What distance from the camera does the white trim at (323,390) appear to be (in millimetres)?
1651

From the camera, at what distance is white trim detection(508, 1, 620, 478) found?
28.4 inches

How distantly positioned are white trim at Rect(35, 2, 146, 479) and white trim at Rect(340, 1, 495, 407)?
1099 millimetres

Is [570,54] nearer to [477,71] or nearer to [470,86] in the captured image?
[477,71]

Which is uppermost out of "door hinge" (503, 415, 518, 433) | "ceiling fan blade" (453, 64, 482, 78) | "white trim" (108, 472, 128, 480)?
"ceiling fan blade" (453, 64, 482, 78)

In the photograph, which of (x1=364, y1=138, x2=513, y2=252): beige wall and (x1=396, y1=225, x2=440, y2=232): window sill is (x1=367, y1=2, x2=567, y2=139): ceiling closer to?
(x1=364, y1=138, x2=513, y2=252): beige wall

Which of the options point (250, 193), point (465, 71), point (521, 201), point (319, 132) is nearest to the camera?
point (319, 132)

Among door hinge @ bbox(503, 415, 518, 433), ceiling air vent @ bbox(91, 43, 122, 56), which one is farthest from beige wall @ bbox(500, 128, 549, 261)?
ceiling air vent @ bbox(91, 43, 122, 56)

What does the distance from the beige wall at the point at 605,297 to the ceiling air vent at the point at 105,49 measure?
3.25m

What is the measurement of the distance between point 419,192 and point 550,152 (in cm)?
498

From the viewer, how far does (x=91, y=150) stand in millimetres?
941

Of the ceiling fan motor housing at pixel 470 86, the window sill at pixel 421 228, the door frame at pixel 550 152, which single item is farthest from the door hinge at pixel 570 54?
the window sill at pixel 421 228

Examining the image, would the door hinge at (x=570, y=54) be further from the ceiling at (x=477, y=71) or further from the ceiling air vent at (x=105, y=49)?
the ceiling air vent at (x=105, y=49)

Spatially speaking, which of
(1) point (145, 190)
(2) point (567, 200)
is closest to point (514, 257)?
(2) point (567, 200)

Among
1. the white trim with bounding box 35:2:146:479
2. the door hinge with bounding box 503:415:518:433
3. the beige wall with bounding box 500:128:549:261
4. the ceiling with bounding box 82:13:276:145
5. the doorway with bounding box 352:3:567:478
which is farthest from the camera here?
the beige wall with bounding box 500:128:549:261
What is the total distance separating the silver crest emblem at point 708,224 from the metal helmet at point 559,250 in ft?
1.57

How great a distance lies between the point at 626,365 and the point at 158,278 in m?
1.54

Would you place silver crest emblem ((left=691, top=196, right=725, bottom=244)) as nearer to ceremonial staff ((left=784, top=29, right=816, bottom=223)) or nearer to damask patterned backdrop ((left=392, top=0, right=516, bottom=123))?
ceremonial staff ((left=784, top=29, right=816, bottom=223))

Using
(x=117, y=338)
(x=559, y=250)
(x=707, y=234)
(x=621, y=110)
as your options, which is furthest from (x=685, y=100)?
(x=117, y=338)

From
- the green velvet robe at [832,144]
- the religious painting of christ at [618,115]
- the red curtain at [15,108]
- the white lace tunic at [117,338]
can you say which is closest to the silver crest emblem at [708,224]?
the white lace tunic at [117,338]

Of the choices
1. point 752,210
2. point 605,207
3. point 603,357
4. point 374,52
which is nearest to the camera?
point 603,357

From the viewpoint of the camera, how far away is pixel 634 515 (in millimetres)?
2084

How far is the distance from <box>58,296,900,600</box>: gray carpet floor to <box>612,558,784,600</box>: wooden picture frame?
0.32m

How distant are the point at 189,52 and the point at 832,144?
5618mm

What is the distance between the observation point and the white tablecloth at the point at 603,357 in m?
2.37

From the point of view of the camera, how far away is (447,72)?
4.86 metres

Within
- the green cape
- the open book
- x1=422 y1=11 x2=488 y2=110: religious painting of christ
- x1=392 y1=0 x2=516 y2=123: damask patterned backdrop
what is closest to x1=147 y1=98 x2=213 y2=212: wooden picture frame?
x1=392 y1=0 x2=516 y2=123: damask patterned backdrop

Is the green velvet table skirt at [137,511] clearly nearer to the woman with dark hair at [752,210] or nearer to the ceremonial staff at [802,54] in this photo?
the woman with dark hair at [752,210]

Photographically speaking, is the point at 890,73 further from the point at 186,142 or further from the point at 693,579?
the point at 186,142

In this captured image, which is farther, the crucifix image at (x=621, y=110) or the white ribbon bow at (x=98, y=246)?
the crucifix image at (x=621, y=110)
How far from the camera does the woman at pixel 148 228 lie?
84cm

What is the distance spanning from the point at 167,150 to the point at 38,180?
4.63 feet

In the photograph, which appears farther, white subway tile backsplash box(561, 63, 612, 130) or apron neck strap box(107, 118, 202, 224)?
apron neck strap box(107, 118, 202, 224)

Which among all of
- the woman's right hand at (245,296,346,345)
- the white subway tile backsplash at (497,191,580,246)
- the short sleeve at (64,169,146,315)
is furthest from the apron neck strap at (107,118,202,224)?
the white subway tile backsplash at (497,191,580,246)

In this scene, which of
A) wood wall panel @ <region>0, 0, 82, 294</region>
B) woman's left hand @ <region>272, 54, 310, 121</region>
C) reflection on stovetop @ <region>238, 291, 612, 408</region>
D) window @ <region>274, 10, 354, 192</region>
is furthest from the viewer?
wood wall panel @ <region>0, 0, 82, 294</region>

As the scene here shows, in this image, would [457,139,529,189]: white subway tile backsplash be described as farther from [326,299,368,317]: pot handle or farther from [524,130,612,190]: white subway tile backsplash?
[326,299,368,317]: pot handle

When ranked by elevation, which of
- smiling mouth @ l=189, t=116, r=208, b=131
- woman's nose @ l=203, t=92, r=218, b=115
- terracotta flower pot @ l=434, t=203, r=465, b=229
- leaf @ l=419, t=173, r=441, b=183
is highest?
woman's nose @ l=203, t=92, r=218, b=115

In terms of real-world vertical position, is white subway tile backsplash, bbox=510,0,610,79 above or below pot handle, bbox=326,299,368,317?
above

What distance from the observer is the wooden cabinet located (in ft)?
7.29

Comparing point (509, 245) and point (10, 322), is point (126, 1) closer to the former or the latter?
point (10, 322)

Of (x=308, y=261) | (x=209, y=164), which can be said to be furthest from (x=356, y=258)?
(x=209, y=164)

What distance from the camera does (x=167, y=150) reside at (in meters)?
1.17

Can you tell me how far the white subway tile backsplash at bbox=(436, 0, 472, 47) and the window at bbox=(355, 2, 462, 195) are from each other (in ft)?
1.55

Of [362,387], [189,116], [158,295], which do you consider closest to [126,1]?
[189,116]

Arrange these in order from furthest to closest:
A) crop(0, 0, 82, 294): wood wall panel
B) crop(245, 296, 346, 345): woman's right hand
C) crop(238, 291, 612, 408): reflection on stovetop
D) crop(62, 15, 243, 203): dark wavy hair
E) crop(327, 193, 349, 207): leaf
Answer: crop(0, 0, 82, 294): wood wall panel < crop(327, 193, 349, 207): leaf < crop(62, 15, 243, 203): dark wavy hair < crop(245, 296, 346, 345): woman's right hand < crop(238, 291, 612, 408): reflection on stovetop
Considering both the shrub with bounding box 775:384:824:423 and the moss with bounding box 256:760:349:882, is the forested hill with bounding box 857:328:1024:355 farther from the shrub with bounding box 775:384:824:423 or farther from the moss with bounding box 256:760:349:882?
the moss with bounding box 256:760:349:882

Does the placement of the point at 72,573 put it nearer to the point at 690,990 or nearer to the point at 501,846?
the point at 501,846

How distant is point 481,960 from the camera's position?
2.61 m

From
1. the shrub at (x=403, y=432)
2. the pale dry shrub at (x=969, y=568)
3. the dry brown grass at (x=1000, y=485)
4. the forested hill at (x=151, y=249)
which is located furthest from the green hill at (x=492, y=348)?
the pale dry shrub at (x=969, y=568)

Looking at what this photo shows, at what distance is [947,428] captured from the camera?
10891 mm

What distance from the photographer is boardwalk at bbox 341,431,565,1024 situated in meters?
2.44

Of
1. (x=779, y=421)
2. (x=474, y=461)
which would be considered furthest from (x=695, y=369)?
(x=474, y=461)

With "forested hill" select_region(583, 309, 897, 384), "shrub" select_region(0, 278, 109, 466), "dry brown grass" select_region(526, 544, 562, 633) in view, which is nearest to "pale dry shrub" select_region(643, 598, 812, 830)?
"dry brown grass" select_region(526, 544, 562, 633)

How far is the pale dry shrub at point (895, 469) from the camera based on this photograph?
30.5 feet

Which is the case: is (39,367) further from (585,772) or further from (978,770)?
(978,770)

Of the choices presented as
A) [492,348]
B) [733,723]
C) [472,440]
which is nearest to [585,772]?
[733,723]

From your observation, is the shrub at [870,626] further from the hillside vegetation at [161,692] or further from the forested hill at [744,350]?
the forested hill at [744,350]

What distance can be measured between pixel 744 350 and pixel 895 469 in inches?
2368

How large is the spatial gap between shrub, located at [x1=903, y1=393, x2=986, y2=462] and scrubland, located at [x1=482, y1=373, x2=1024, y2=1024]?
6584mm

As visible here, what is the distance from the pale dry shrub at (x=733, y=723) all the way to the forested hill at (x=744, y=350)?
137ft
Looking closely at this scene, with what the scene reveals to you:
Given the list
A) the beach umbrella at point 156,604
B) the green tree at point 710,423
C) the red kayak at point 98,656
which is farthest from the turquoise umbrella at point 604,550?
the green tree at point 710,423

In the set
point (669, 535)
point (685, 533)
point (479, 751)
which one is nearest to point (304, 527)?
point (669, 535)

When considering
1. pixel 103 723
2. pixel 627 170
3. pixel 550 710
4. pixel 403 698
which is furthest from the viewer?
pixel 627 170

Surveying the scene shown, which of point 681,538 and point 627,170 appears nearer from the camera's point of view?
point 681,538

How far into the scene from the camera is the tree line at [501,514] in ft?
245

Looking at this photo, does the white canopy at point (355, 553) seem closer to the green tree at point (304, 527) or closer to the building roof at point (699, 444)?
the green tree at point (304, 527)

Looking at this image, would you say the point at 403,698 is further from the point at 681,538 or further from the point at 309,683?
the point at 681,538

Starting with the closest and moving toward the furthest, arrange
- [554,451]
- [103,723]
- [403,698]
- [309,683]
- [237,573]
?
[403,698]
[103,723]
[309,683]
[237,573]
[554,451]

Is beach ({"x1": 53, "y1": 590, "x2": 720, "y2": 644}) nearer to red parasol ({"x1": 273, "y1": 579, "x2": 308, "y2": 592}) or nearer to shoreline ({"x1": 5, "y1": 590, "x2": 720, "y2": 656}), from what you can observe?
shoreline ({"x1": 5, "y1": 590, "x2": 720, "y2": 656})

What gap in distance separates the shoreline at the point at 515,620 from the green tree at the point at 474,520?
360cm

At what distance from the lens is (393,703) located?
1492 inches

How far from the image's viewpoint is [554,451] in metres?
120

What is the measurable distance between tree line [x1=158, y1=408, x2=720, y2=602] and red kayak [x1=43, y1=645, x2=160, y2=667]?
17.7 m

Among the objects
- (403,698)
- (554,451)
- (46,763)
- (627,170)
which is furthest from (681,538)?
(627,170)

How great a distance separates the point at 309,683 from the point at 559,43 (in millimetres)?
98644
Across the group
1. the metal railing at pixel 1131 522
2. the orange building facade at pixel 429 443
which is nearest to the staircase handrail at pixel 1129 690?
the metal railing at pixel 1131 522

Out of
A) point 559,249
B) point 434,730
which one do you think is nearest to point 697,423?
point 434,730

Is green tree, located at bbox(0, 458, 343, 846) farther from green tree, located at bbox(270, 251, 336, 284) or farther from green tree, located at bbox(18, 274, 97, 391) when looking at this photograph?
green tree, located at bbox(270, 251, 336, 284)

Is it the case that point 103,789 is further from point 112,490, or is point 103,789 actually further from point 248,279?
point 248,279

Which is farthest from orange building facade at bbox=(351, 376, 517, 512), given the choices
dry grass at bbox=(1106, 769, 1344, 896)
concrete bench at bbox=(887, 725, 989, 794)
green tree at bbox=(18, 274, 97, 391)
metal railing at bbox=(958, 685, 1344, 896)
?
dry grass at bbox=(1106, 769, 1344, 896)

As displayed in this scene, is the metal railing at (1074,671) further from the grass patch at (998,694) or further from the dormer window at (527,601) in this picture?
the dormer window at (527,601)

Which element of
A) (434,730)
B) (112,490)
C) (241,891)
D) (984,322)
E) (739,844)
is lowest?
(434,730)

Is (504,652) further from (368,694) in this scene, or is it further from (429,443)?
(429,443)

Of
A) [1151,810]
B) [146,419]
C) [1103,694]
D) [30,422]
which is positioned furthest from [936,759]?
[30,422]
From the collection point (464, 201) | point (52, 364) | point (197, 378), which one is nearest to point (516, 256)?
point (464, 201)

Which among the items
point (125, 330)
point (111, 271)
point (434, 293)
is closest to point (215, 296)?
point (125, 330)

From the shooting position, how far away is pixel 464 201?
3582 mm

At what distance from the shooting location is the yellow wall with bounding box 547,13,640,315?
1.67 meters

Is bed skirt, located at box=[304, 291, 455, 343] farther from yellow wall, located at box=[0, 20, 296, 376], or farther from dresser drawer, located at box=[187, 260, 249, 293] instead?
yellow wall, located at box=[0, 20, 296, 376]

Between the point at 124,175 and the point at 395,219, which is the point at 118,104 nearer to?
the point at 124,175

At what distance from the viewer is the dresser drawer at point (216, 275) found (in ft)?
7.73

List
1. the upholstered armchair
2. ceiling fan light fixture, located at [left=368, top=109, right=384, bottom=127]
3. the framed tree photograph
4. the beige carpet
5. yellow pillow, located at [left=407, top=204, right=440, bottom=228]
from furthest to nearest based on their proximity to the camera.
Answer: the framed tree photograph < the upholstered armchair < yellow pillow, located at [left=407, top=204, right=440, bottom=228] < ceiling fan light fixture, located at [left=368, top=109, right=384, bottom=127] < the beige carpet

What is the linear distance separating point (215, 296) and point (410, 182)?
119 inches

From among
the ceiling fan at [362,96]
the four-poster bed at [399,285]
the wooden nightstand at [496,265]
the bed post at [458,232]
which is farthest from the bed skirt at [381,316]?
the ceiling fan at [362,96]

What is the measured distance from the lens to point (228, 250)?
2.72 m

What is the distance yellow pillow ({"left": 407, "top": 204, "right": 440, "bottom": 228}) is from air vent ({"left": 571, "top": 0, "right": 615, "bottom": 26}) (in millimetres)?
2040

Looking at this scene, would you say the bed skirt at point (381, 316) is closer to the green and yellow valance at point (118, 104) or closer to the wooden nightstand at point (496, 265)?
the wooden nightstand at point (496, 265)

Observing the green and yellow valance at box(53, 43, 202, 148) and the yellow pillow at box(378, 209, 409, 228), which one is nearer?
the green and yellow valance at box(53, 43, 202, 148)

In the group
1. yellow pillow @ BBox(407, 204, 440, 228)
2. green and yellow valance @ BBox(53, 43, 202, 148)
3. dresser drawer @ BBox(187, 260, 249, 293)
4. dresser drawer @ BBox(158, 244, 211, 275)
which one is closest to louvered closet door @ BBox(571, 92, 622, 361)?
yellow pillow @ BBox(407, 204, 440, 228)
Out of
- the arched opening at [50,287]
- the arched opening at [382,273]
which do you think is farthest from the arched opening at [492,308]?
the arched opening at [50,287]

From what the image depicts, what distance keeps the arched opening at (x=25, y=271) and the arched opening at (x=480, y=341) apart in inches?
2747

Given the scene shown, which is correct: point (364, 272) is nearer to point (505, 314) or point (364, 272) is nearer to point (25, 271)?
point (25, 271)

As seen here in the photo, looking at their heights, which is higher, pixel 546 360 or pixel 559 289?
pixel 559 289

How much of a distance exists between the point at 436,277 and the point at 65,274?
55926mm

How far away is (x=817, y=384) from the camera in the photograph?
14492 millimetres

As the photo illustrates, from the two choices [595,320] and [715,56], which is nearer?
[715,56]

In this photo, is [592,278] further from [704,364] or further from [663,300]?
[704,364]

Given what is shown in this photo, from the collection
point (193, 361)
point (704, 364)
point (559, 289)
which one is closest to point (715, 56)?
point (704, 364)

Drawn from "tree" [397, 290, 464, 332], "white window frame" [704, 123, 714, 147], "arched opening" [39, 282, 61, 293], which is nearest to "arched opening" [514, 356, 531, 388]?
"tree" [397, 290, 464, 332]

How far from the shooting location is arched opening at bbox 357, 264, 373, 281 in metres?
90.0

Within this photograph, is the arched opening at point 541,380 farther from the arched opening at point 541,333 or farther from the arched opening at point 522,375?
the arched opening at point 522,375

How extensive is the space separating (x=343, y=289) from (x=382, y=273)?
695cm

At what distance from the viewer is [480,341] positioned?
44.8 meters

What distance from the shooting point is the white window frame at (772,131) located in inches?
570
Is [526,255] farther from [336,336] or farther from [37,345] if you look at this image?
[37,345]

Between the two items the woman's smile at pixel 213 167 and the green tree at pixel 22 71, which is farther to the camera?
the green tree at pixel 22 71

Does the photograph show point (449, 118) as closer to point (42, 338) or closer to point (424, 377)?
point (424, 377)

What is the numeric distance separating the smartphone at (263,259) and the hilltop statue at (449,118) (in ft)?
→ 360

[Written exercise]:
Please reproduce the material from the line with "From the point of" to the line with "4.86 metres", swapping "camera" for "viewer" and leaving everything else unchanged.

[Completed task]:
From the point of view of the viewer, how far away is (447,72)?
4.86 metres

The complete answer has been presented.